If a person is cited again for a similar violation, he may face a higher fine or disqualification from his position.

What documents is it supported by?

Most often, all the main nuances labor activity employees are enshrined in the company’s local regulations. All working conditions, work schedule and responsibilities are prescribed:

  1. In the employment contract.
  2. In the basic rules that establish work schedule In the organisation.
  3. IN collective agreement.

Considering that a shortened working week is usually temporary, this clause is not included in general local acts, in addition to the employment contract. But in the collective agreement this condition must be prescribed in advance.
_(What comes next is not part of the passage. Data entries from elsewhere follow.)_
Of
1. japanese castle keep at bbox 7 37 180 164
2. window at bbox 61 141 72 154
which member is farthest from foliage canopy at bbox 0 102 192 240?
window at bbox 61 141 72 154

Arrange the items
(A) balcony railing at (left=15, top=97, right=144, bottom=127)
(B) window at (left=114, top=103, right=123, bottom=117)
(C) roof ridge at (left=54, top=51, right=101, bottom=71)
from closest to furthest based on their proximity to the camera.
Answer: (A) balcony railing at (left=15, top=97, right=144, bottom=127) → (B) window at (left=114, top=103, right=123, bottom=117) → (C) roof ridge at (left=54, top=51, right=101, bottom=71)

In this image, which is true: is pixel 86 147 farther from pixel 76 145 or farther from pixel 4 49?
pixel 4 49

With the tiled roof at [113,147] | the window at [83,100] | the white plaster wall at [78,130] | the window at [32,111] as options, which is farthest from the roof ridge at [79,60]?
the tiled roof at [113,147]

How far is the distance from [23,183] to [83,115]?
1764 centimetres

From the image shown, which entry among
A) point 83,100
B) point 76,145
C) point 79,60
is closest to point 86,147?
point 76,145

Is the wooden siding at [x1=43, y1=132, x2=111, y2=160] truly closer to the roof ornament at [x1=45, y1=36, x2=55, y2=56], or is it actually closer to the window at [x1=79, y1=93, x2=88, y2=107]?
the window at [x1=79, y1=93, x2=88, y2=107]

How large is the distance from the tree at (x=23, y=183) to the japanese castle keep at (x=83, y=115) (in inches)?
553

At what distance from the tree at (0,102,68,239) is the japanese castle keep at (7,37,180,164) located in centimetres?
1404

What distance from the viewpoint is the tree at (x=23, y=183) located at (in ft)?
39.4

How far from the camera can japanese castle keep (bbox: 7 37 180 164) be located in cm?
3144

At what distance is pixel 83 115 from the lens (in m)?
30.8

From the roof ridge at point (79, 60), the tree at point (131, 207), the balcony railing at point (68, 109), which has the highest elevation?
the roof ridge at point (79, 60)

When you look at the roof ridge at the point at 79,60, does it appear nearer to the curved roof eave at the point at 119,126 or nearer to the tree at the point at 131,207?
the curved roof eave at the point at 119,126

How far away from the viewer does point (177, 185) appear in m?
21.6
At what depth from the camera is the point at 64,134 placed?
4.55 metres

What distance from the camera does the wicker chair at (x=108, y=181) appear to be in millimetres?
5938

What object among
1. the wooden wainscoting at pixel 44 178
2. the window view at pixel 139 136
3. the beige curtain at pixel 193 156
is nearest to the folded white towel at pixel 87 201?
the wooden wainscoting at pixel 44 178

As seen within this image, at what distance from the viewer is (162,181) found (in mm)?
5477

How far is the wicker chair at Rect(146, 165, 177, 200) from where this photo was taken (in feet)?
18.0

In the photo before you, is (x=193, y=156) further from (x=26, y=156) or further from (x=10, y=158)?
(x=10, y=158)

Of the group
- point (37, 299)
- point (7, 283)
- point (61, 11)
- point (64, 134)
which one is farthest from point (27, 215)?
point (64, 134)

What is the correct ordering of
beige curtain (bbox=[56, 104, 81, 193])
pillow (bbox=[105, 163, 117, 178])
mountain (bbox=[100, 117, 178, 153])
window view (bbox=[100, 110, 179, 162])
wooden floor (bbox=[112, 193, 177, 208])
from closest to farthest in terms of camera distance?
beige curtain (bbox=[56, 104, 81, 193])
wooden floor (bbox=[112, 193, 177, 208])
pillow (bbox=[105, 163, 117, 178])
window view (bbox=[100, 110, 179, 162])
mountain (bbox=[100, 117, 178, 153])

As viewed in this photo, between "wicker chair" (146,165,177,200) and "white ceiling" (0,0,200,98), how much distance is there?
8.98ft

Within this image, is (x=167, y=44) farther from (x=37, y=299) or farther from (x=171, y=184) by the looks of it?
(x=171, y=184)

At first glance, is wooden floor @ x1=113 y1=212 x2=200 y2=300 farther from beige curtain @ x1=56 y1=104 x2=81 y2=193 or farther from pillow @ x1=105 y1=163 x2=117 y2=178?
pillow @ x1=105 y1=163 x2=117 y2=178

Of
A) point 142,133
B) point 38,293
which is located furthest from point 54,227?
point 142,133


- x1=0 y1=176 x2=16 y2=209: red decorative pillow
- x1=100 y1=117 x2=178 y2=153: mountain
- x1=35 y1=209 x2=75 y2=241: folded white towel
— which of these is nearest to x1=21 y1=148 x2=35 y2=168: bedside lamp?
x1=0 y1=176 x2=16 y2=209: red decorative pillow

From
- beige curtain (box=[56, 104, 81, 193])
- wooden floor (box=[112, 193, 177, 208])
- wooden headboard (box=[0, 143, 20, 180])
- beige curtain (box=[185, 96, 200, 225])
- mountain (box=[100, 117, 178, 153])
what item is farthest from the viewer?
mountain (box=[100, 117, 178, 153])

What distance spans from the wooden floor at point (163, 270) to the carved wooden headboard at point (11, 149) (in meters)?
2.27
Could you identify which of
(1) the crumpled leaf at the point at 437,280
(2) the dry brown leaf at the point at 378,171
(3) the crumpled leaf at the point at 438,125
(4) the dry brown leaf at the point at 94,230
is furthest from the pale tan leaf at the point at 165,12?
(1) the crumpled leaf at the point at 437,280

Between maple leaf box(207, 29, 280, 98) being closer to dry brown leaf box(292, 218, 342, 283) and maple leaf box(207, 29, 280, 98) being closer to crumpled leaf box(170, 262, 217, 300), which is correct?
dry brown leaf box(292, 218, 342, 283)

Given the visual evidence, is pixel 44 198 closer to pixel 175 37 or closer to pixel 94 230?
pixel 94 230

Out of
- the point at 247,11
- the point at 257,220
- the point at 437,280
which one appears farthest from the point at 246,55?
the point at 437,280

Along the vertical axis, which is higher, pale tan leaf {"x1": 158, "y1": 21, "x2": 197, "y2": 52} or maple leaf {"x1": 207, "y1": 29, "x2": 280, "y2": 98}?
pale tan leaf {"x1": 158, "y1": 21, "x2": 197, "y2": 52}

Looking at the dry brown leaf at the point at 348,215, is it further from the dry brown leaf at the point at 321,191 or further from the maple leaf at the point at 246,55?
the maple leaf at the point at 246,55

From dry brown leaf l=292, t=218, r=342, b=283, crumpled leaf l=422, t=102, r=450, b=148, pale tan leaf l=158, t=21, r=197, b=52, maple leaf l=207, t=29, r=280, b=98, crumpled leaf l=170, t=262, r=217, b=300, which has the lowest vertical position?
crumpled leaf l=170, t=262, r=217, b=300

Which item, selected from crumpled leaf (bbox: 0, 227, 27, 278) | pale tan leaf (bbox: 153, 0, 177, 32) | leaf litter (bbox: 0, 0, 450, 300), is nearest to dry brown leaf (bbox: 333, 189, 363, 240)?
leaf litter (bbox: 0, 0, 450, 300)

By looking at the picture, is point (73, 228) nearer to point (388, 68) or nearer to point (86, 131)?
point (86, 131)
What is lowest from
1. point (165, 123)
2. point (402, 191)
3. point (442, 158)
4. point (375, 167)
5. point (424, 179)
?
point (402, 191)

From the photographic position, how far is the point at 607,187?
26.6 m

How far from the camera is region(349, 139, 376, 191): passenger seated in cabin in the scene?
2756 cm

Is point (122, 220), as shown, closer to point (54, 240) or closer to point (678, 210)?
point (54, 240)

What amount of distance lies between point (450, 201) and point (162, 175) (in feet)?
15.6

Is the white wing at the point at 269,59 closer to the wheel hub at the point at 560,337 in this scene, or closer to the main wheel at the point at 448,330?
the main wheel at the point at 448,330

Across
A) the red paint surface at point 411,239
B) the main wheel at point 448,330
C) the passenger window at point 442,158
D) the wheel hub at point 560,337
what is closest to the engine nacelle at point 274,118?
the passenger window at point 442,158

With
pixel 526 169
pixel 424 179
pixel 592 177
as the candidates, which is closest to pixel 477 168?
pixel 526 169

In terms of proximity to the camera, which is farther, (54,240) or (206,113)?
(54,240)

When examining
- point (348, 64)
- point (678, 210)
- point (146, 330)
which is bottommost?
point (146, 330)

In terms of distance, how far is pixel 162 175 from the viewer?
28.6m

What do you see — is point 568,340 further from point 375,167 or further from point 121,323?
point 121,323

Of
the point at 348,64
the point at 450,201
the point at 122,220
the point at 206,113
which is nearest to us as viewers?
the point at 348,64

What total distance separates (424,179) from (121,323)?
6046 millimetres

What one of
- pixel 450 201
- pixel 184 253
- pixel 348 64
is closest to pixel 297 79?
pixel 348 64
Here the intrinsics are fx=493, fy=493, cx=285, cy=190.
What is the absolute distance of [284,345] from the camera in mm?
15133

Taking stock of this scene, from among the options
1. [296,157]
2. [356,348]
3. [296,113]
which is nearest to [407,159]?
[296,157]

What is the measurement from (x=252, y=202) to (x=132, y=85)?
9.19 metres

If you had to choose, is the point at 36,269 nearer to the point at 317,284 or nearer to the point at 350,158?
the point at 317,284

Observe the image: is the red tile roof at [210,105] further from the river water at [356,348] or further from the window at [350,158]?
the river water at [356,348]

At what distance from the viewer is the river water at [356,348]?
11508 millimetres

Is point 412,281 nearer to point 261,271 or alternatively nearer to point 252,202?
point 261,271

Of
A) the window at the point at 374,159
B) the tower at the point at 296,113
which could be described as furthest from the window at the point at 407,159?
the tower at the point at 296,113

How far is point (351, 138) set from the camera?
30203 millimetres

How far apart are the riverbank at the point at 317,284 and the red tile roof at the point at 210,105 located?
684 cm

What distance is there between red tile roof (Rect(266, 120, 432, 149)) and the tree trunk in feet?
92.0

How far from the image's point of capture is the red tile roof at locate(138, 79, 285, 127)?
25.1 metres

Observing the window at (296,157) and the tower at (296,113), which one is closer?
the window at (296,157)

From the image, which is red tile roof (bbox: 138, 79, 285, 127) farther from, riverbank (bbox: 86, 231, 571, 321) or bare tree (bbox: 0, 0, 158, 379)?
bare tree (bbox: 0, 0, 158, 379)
All changes to the employment contract must be agreed upon by both parties and entered into the document in accordance with the conditions specified in Art. 74 Labor Code of the Russian Federation.

Advantages

With the introduction of a shortened working week, you can find a lot positive aspects. This applies to both employees and the employer. TO positive aspects shortened time may include:

  • employees have free time to solve their own personal issues;
  • the emergence of the opportunity to find part-time work;
  • the ability to retain employment benefits in full;
  • an opportunity for the employer to reduce labor costs;
  • A reduction in working hours can be considered as a non-long-term measure to optimize staffing in order to avoid introducing downtime in production or reducing staff.

Flaws

The main disadvantages of introducing a reduced regime include:

  • lower wages for work compared to full-time work;
  • lack of career growth;
  • increasing the volume of work that does not correspond to the hours of work;
  • the employer is obliged to provide employees on a reduced schedule with full payment for vacations and sick leave;
  • a decrease in work time can lead to a decrease in the total amount of work performed, and, accordingly, in profit for the organization.

So, shortened working hours should not be confused with part-time work. Each of these concepts corresponds to different categories of workers and, moreover, payment will be made differently.